O Dr. Júlio Braga, Coordenador da Comissão de Ensino Médico do Conselho Federal de Medicina (CFM), ressalta a ausência de uma avaliação formal unificada para os estudantes de medicina no Brasil. Ele destaca que a maioria das faculdades aprova todos os alunos, resultando na entrega automática de diplomas. Além disso, enfatiza a falta de critérios bem definidos para a qualidade dos cursos, o que gera insegurança quanto à qualidade da assistência. “Embora a maioria dos médicos trabalhe fora de hospitais, a formação necessita de estágios nestes locais e não consta um número mínimo de leitos hospitalares nas exigências do MEC, que focou em aspectos econômicos. E é imprescindível estabelecer um exame de egressos com sanções, até fechamento, de cursos mal avaliados”, ressalta o Dr. Júlio.
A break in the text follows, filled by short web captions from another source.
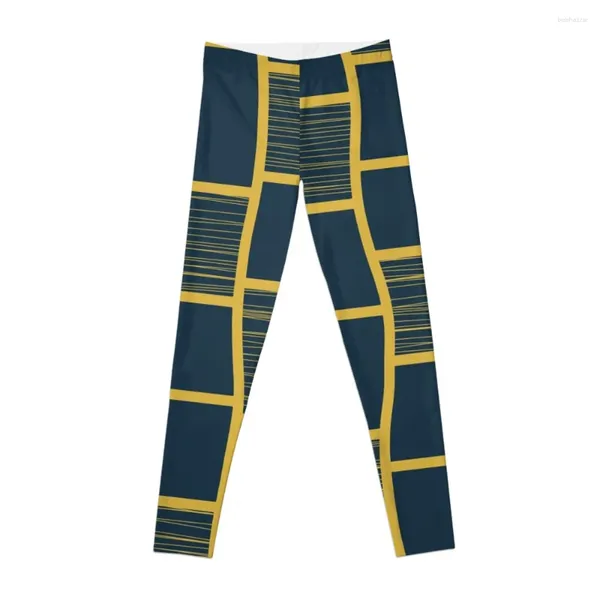 Pantalon actif abstrait carrés funky motif bleu marine et moutarde jaune yoga yoga porte sportive femme gym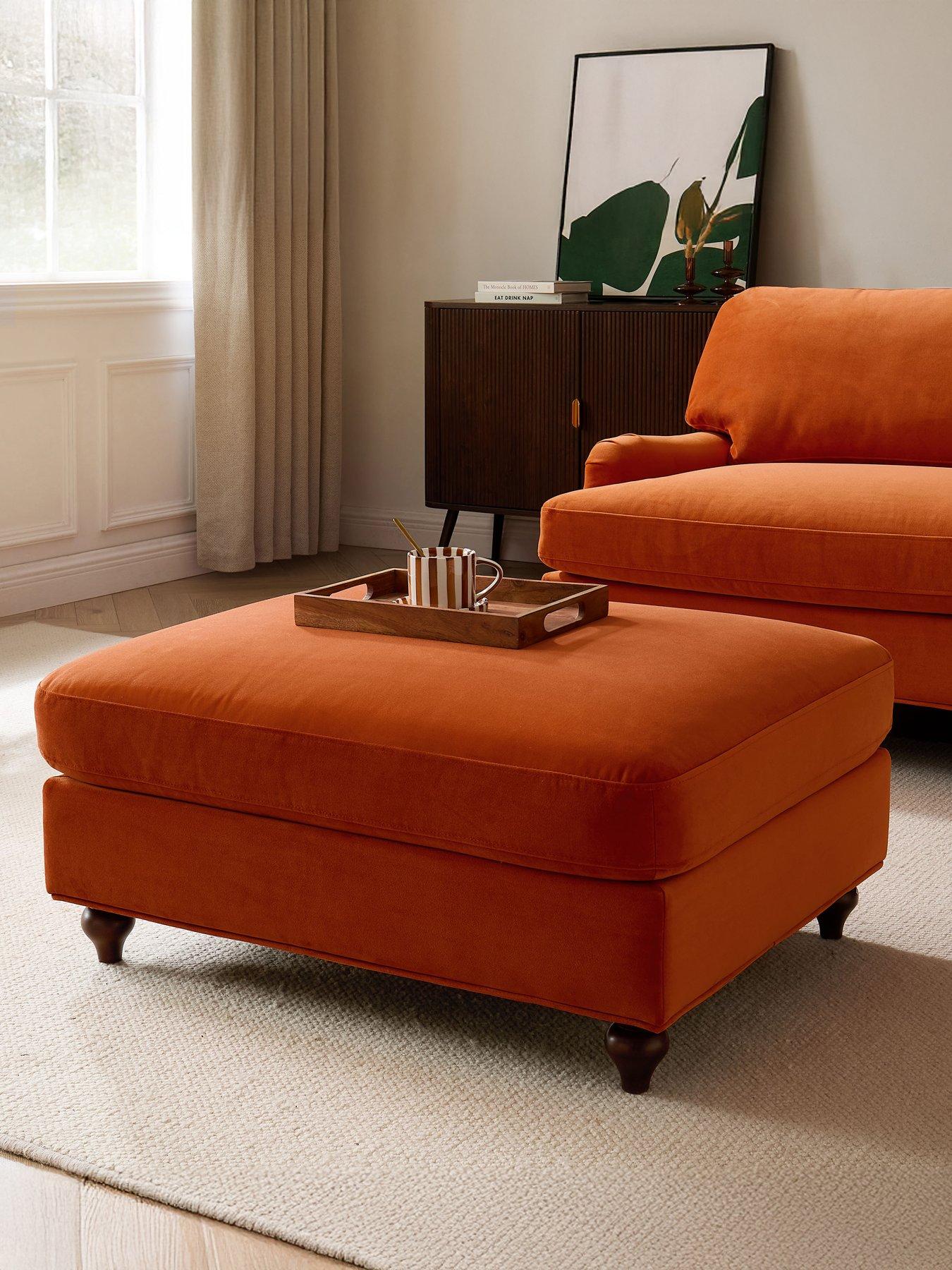 Image 1 of 6 of Dusk Hampshire Pouffe - Bright Orange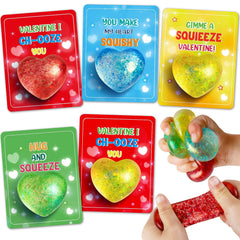 LACCHOUFEE Valentine gem stress ball with heart cards for kids, ideal classroom gift exchange.
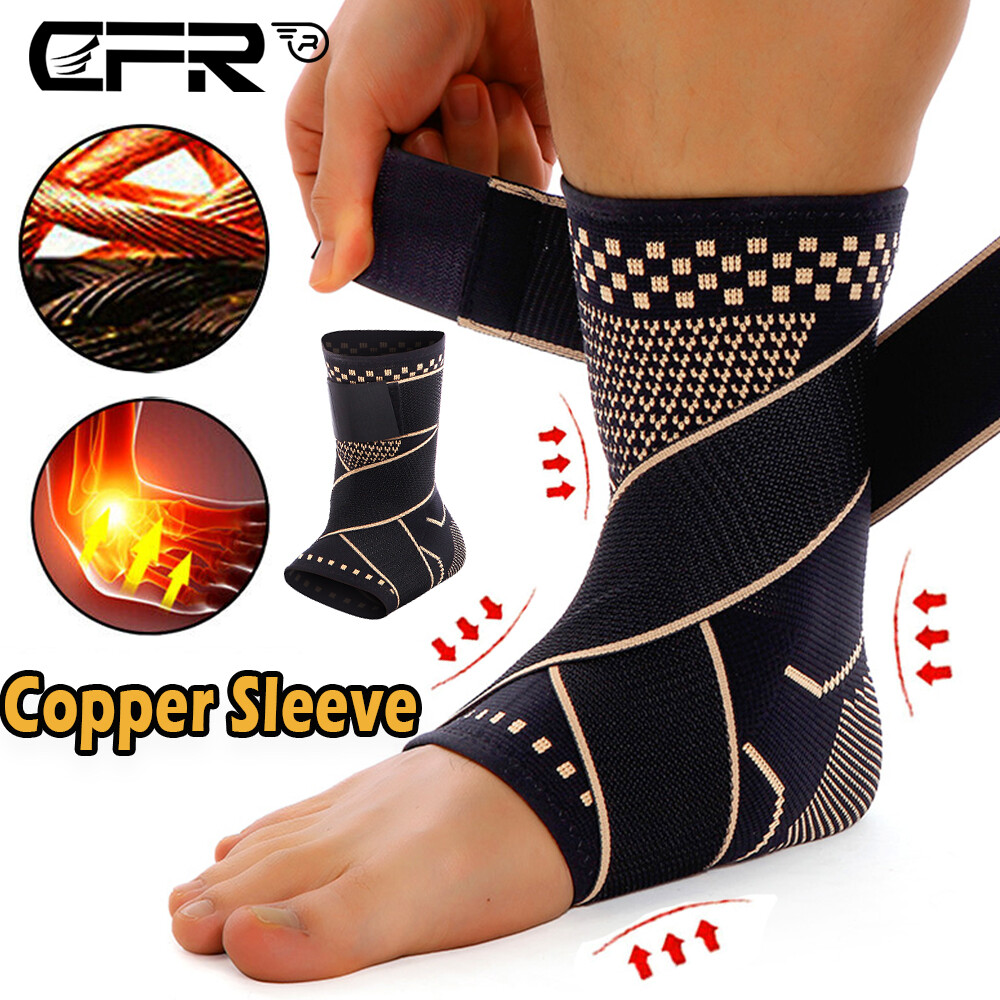 Copper Ankle Support Brace Compression Sleeve Plantar Fasciitis Foot Wrap Relief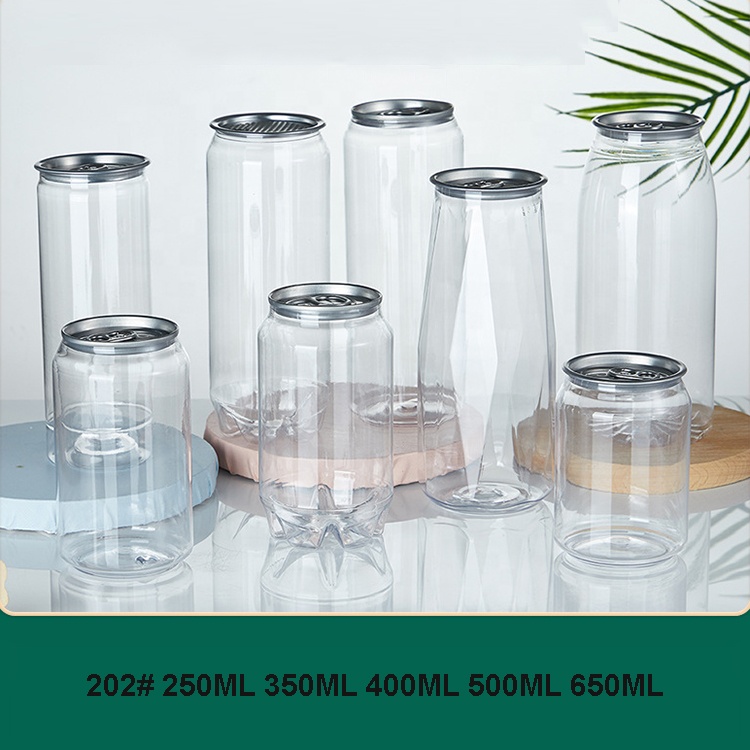 Custom 250ml 300 330ml 500ml 650ml plastic cans for soda drinks plastic pop cans with easy open lids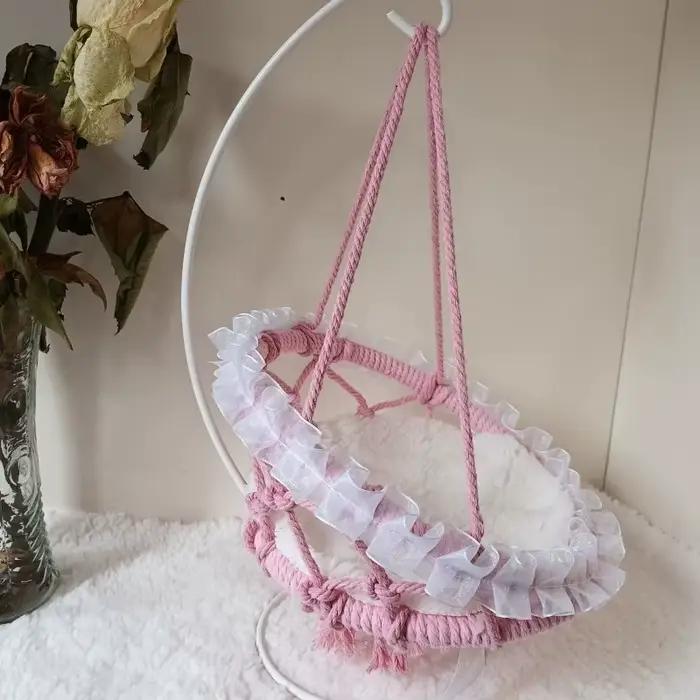 Chaise suspendue en coton pour poupée, chaise tissée à la main, 20cm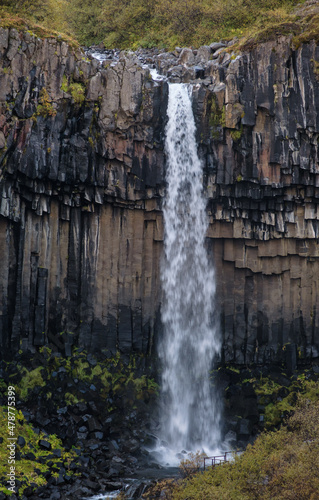 Picturesque waterfall Svartifoss (Icelandic for "black waterfall", surrounded by dark lava basalt columns) autumn view, Skaftafell National Park, Iceland.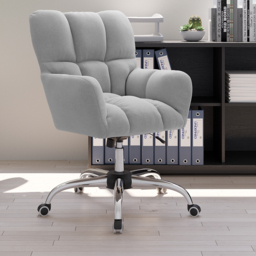 Modern Office Chair Upholstered Cotton&Linen Swivel Task Chair Height Adjustable - thumbnail 2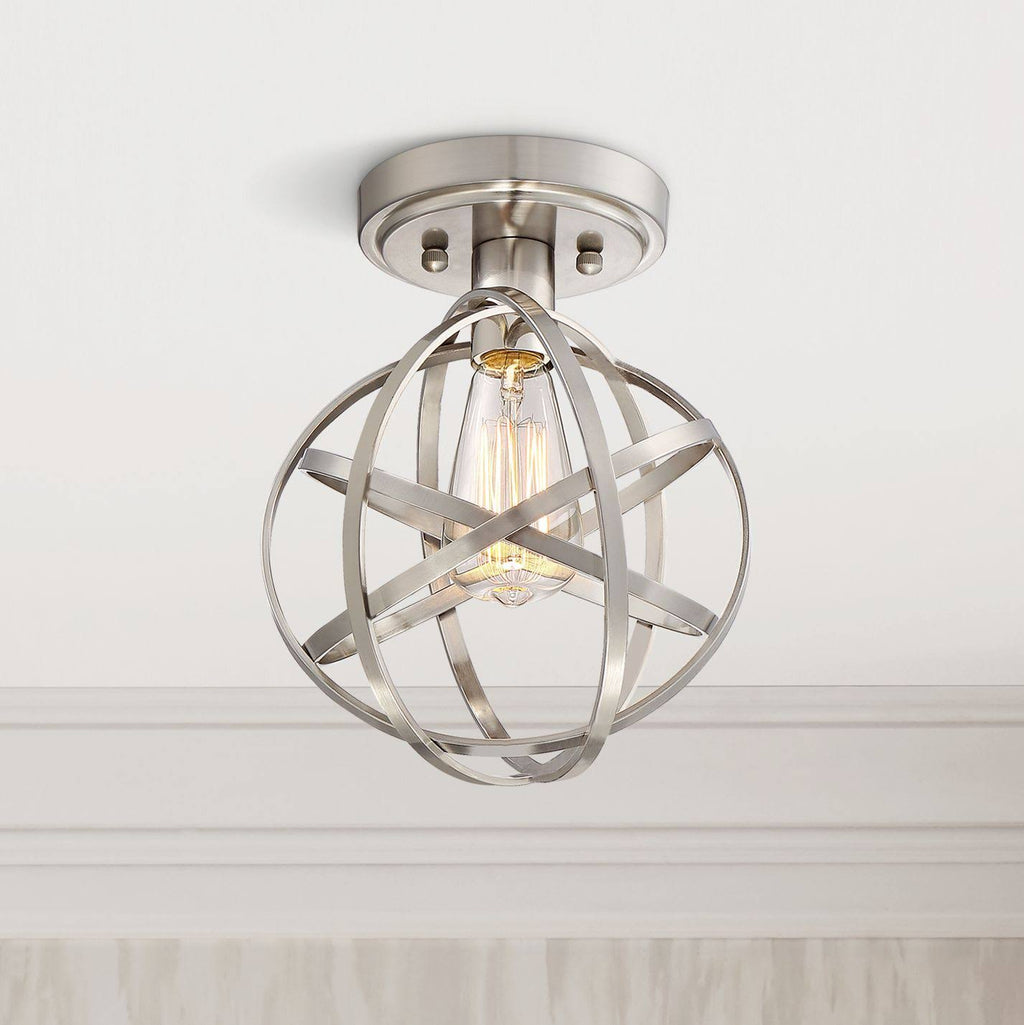Industrial Ceiling Light Semi Flush Mount Fixture LED Brushed Nickel 8x22 Wide Open Cage K340167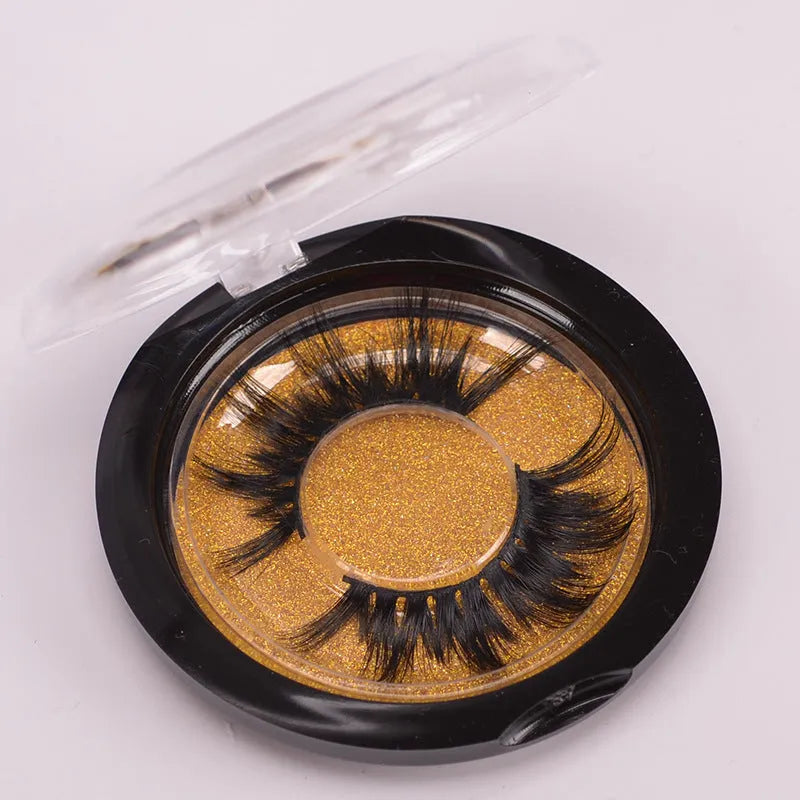 5D mink false eyelashes set with double headed brush and hair cap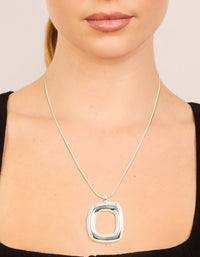Silver Plated Puffy Square Pendant Necklace - link has visual effect only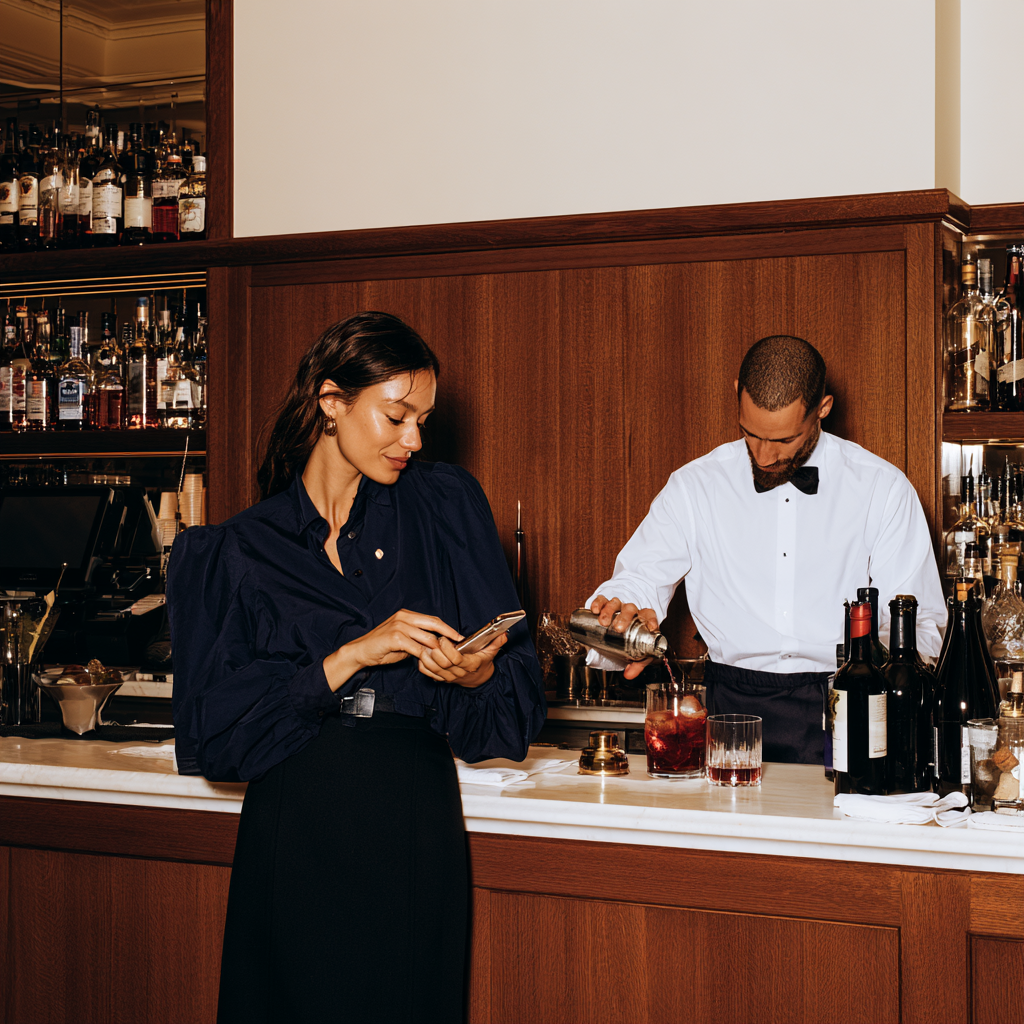 Frau steht an der Bar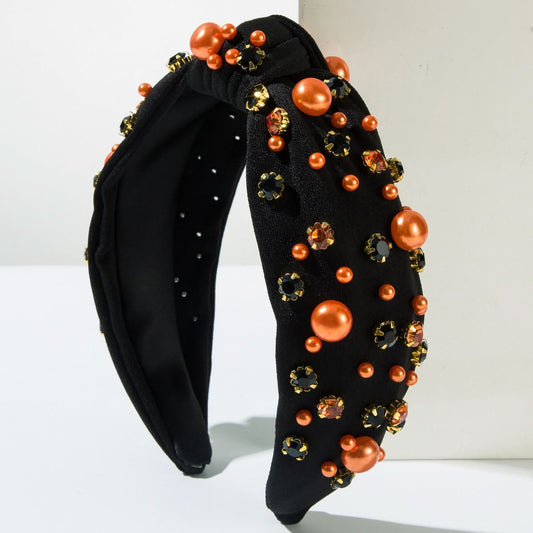 Hot-Selling Chanel-Style Knotted Headband – Diamond & Pearl Hair Accessory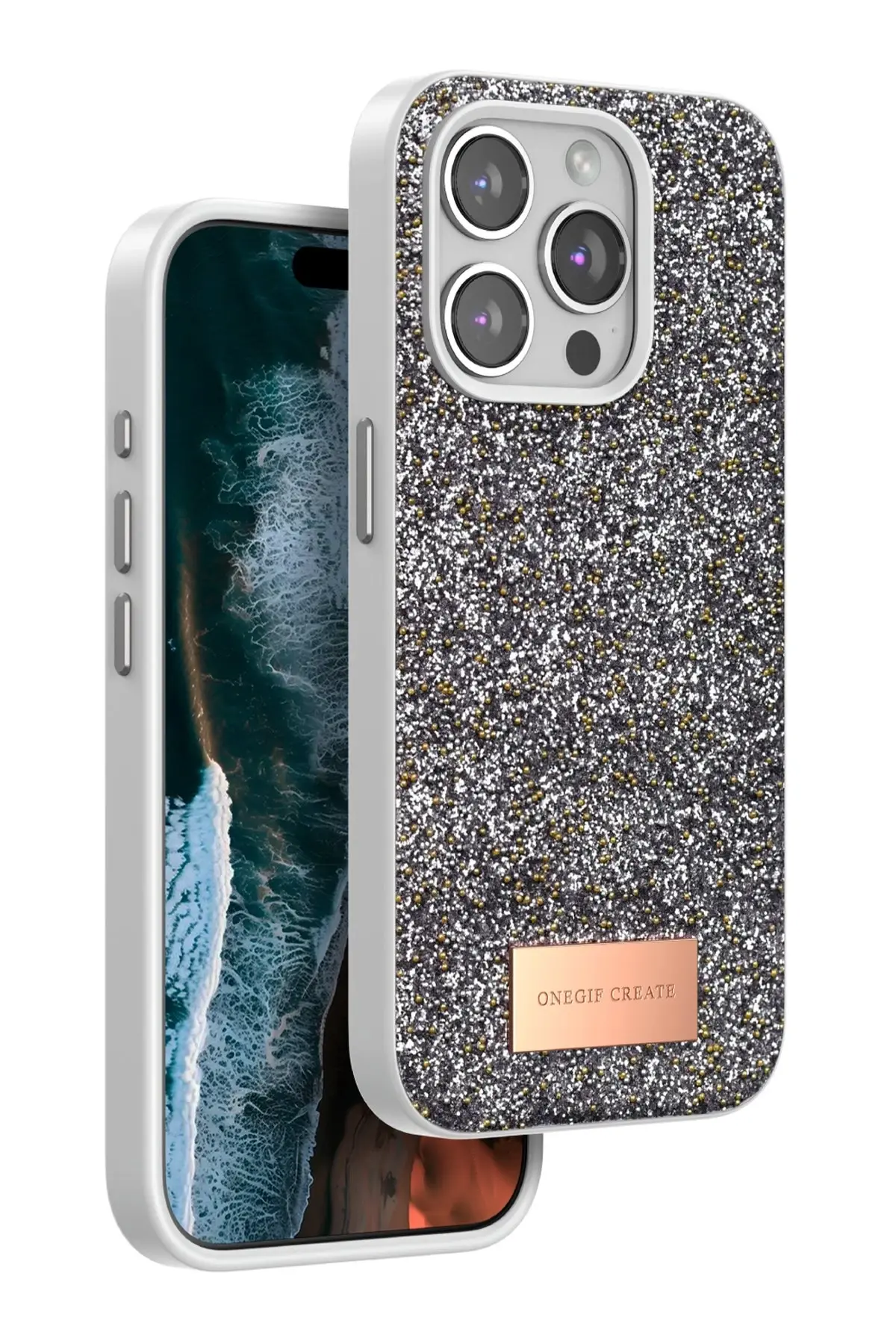 Onegif iPhone 14 Pro Max Bright Simli Kapak - Gümüş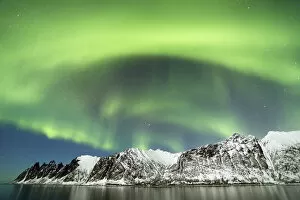 2018 August Highlights Gallery: Northern lights over the coast of Senja, Norway, February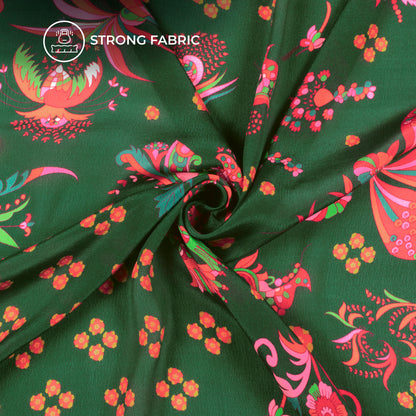 Yellow Eye–Catching Flora Digital Print Viscose Natural Crepe Fabric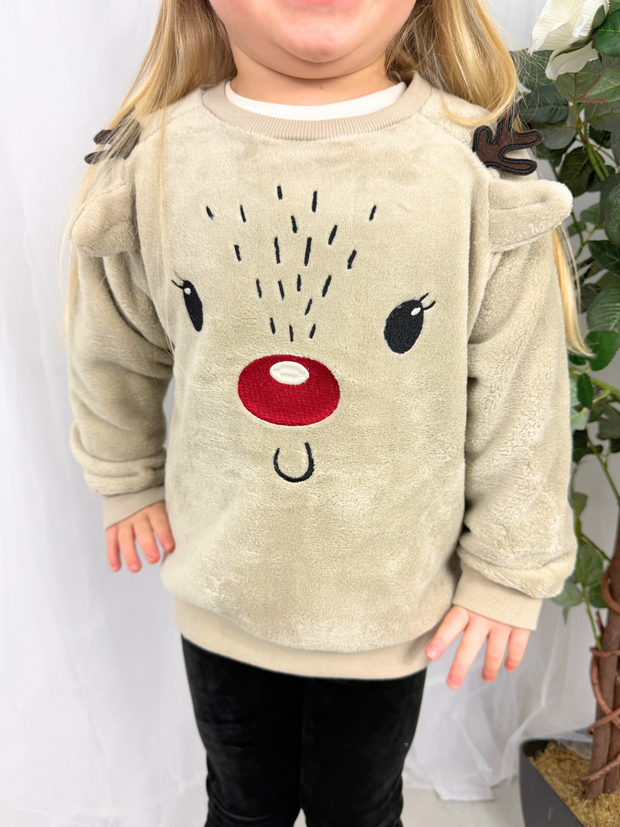 Name It Beige Fluffy Christmas Jumper (18M-6Y)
Já o Dr. Raymundo Paraná, médico hepatologista e professor da Universidade Federal da Bahia (UFBA), chama a atenção que a imposição de uma moratória em cursos médicos, que previa a interrupção das autorizações de novos cursos, é inaceitável, uma vez que uma sociedade moderna não pode rejeitar bons projetos devido à existência de outros de qualidade inferior em funcionamento. “Isso é resultado da ausência de um sistema regulatório e de fiscalização eficaz, o que permite o funcionamento precário dessas instituições”, afirma.
Impactos na qualidade da assistência
A falta de preparo adequado nas faculdades de medicina pode ter consequências sérias, não apenas para os alunos, mas também para a saúde pública em geral. A formação médica deficiente pode levar a uma prestação de cuidados de saúde inadequada, diagnósticos errôneos e tratamentos ineficazes, comprometendo a segurança e o bem-estar dos pacientes. “Os impactos dos insucessos e as possibilidades de resultados negativos para os pacientes, aliados à falta de resolutividade e ao aumento dos custos do sistema, estão inviabilizando o funcionamento do SUS e, aos poucos, começam a afetar também a saúde privada”, enfatiza Dr Raymundo Paraná,
Diante desse cenário, é fundamental implementar padrões mais rigorosos para a criação e reestruturação de faculdades de medicina, garantindo que apenas instituições com recursos adequados e compromisso com a excelência educacional sejam autorizadas a oferecer programas de formação médica. Além disso, é essencial promover uma supervisão mais rigorosa e regulamentação por parte das autoridades competentes para garantir a qualidade do ensino e, consequentemente, a competência dos futuros profissionais de saúde.
A formação médica é uma área crucial que requer muita atenção. Por isso, optamos por abordar o tema da Formação Médica no Dia do Médico, uma vez que essa preocupação também é compartilhada por eles, considerando que o objetivo primordial da profissão é salvar vidas e cuidar das pessoas.